## EXCERPT TO READ
◆ ◆ ◆
RUSSIA MONITOR

Date: 4 May 2020

Poland and Denmark Begin Construction of Baltic Pipe Project to Challenge Russian Gas Dominance

Construction of a major gas pipeline from Norway is to begin in the coming days, Polish President Andrzej Duda said in the morning of May 4. On April 30, Polish gas grid operator Gaz-System inked a contract with Italian oil services group Saipem to build a section of the Baltic Pipe between Denmark and Poland. The Baltic Pipe will be operational in October 2022, thus shortly before the expiry of Poland’s gas supply deal with Gazprom. Alongside the Świnoujście liquefied natural gas terminal and a new, planned facility in Gdańsk, Poland is making gradual steps towards independence from Russian energy flows. Besides, through the Northern Gate, Poland will in the future be able to reexport gas to neighboring states. including Ukraine. This carries a severe blow to Russia’s current position as a leading gas supplier in Central and Eastern Europe. Furthermore, the Baltic Pipe will serve as a key link of the North-South Corridor –– as part of the Three Seas Initiative.
◆ ◆ ◆
[Object detection data]
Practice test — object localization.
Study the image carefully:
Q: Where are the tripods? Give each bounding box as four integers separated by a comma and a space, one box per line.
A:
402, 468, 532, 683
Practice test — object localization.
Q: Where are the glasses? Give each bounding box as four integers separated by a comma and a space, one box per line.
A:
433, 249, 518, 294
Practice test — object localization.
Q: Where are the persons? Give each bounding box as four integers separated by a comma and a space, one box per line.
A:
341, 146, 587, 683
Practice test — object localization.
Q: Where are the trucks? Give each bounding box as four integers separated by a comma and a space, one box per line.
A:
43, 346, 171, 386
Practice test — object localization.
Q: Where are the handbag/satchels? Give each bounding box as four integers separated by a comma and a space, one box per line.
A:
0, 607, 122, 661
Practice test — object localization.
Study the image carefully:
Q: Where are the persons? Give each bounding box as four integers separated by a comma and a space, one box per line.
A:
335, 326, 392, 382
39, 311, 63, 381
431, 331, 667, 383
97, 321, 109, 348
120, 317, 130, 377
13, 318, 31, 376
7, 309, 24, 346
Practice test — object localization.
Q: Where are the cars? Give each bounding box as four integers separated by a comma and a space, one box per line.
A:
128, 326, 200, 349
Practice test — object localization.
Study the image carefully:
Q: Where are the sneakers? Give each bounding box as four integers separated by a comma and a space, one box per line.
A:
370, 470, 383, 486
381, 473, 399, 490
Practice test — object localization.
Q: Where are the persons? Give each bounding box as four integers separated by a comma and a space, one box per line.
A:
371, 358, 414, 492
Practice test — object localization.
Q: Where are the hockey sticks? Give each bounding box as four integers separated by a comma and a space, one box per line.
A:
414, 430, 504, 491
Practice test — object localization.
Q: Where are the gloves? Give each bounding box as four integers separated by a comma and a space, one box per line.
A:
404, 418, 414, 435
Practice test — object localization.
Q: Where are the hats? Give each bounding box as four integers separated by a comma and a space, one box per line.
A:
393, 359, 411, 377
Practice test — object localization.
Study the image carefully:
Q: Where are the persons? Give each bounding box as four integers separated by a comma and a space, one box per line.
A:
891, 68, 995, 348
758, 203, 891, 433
◆ ◆ ◆
## EXERCISE OBJECTIVE
List every company named in the Baltic Pipe article.

## EXERCISE RESULT
Gaz-System
Saipem
Gazprom